Agentic systems introduce a different model.
Rather than asking questions repeatedly, users define objectives and allow software systems to pursue them continuously. An AI agent could monitor competitors, track regulatory filings, compare products, follow market developments, or gather research while the user is offline.
Google’s overhaul of Search reflects this shift.
The company is repositioning Search from a tool that helps users locate information towards one that increasingly interprets, summarises, monitors, and delivers information directly.
Gemini, Google’s foundational AI model, is simultaneously becoming an intelligence layer across Search, Android, Gmail, Chrome, Workspace, and other products.
The goal is to move computing from episodic interactions towards continuous execution.
What changes if computers start working for us?

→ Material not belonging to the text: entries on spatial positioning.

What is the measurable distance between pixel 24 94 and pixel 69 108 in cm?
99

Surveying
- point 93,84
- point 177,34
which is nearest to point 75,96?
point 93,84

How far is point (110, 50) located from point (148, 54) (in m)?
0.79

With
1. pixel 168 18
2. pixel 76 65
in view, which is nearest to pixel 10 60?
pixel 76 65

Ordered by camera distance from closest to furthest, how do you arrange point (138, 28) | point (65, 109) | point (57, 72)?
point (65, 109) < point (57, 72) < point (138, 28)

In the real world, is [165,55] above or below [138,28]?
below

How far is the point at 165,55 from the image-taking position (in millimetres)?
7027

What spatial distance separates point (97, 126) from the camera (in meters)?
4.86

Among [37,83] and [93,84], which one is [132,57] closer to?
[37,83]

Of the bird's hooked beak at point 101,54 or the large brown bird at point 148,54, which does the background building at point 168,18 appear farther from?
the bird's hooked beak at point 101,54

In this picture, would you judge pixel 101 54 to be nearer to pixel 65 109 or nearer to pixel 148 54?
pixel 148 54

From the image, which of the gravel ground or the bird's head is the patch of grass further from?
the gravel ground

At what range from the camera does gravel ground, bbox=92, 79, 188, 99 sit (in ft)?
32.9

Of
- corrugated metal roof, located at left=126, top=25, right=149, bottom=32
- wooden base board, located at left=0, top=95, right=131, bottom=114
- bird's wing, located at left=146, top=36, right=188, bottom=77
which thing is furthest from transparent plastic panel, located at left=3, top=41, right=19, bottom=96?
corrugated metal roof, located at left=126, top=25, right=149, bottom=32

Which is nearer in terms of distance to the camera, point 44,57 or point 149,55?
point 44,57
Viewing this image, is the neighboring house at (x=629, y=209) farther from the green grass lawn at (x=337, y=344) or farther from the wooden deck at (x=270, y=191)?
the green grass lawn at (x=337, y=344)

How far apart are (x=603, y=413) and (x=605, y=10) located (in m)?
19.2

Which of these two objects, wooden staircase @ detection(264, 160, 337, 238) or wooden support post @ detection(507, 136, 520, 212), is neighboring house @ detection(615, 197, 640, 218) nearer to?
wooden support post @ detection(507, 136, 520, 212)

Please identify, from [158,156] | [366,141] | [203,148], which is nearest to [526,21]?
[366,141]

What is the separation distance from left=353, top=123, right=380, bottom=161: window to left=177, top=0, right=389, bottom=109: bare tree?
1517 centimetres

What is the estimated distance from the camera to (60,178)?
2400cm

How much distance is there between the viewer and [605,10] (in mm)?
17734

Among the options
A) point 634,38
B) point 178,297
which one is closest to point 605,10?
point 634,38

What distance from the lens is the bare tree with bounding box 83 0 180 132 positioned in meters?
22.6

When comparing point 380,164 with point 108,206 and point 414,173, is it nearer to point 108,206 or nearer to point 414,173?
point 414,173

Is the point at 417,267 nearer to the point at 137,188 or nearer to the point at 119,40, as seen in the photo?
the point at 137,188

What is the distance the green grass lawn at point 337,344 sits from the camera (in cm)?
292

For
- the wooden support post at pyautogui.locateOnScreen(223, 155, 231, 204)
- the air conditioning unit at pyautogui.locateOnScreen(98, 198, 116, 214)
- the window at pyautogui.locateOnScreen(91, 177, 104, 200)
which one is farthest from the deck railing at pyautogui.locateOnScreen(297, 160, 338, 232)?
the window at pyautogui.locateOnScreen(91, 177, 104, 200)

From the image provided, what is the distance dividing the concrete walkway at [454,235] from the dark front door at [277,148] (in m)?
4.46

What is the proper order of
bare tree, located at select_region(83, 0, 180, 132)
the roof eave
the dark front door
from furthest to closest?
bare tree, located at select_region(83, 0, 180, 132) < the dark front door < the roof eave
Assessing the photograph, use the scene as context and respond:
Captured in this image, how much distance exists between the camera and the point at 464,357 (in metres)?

The implications extend beyond technology infrastructure.
If AI systems become capable of coordinating software autonomously, the importance of individual applications could diminish. Users may increasingly interact with a single AI layer rather than managing dozens of separate apps.
Search behaviour could also change fundamentally. Instead of directing users to websites, AI systems may increasingly gather, synthesise, and present information directly.
That shift raises questions for publishers, creators, and businesses that rely on search traffic.
Work itself could be reshaped. Research, scheduling, reporting, coding, customer service, and administrative tasks may increasingly be delegated to software operating in the background.
Even devices could evolve. Smartphones and PCs may become gateways into persistent AI systems rather than destinations where work is performed.
These are the questions increasingly occupying technology executives because they determine not only how computing evolves, but also where value is created across the digital economy.
Why may the transition take longer than Big Tech expects?
Despite the momentum, significant obstacles remain.
Cost remains one of the largest challenges. Agentic workloads require substantial computing resources, making large-scale deployment expensive.
Reliability presents another hurdle. AI systems continue to generate inaccurate outputs and hallucinations, limiting their ability to operate autonomously in sensitive environments.
Security concerns are equally significant. Systems capable of taking actions on behalf of users introduce new risks if compromised or manipulated.
Regulatory questions also remain unresolved. As AI systems gain greater autonomy, questions around accountability, liability, and oversight become increasingly complex.
These constraints suggest the transition may unfold more gradually than some industry leaders anticipate.
The next computing shift
For decades, computers have been tools that waited for human instructions.
The technology industry’s largest companies are now betting that the next era of computing will look different: Machines acting on behalf of people, interacting with other machines, and operating continuously in the background.
How quickly that vision becomes reality remains to be seen, but one thing is clear: Technology companies are redesigning the foundations of computing for a future in which AI systems may become a major new consumer of computing resources alongside human users.